Conducted as one of two capstone research projects during the Master of Data Analysis at Queensland University of Technology (QUT).
Alex Conroy
Master of Data Analysis — QUT
📚 Independent Research Dissertation
📍 Project 1 of 2
Can we model the decision to arrest or cite a driver without knowing their race — and does model accuracy improve if race is included?
This reframes the problem from stop bias to decision-making sensitivity, helping avoid confounders present in traditional hit rate or stop frequency analysis.
- Stanford Open Policing Project (SOP): Aggregated traffic stop data across U.S. states
- U.S. Census Bureau ZCTA Crosswalk: Demographic context by ZIP code
- Google Maps Geocoding API: Reverse-geocoding of stop locations (ZIP → ZCTA)

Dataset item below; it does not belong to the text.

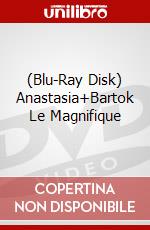 (Blu-Ray Disk) Anastasia+Bartok Le Magnifique brd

- Reverse geocoded ZIP codes to ZCTA using Google Maps API
- Merged with U.S. Census population and race/ethnicity data
- Constructed multinomial logistic regression models using
nnet::multinom()
- Compared outcome prediction accuracy with and without racial features
- Evaluated across states (e.g. Colorado, North Carolina) and time windows
Metric | With Race | Without Race |
---|---|---|
Predictive Accuracy | ↑ Improved | ↓ Decreased |
State-Level Consistency | High | High |
Interpretability | Transparent | Transparent |
✅ Racial identifiers increase predictive power, implying bias in outcome decisions
✅ Shows decision-level sensitivity to race, not just stop frequency bias
This project uses both Python and R, with each language selected based on its strengths:
- 🔍 R was chosen for modeling due to the availability of the
nnet::multinom()
function for multinomial logistic regression and its strength in explainable statistical modeling. - 🌐 Python was used for reverse geocoding via the Google Maps API, as well as for ZIP/ZCTA preprocessing and dataset merging.

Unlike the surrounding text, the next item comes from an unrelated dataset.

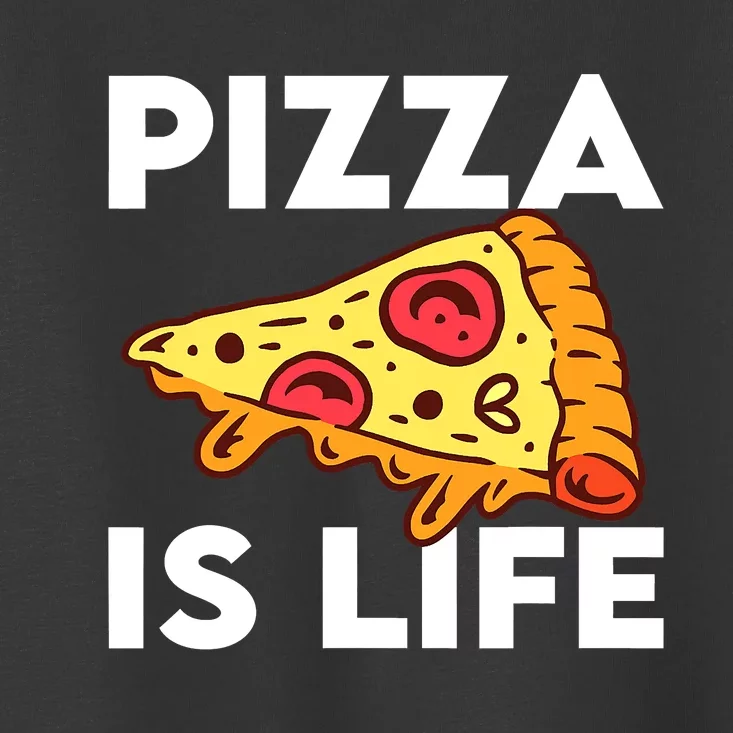 Pizza Is Life Toddler T-Shirt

This hybrid approach reflects real-world, tool-agnostic decision making in applied data science projects.
racial-bias-traffic-stops/ ├── data/ │ ├── sop_subset.csv # Subsampled SOP stop data │ └── census_zcta_mapping.csv # ZIP-to-ZCTA crosswalks │ ├── notebooks/ │ ├── zcta_cluster_analysis.ipynb # Geospatial and census merging (Python) │ ├── reverse_geo_code.ipynb # Google Maps geocoder (Python) │ ├── analysis/ │ └── SOPModel_all_test.Rmd # Multinomial regression modeling (R) │ ├── report/ │ ├── Report DRAFT.pdf # Draft dissertation write-up │ ├── IFN704_Project_Proposal.pdf # Initial research proposal │ └── IFN704_Alex_Conroy_Presentation.pdf # Final presentation slides │ ├── research.txt # Raw notes and research log ├── README.md
- Python: pandas, requests, geopy, geocoding APIs
- R:
nnet
,car
,dplyr
,ggplot2
- Jupyter + RMarkdown: Mixed-language data science pipeline
- PDF Reporting: Academic communication and presentation
- Models cannot infer causality or intent
- Data only includes recorded stop outcomes, not reasoning
- Geocoding errors or data gaps may introduce spatial noise
- SOP data completeness varies by state
- Expand to additional states or newer SOP releases
- Apply causal inference or counterfactual analysis
- Integrate police bodycam metadata or context from court outcomes
- Develop fairness-aware models using sensitive feature auditing
This project uses public data from the Stanford Open Policing Project and the U.S. Census Bureau.
No proprietary or confidential datasets were used.
This project shows how transparent, explainable modeling and thoughtful geospatial analysis can support conversations around bias, ethics, and decision fairness — essential for data science in government, policy, and social impact sectors.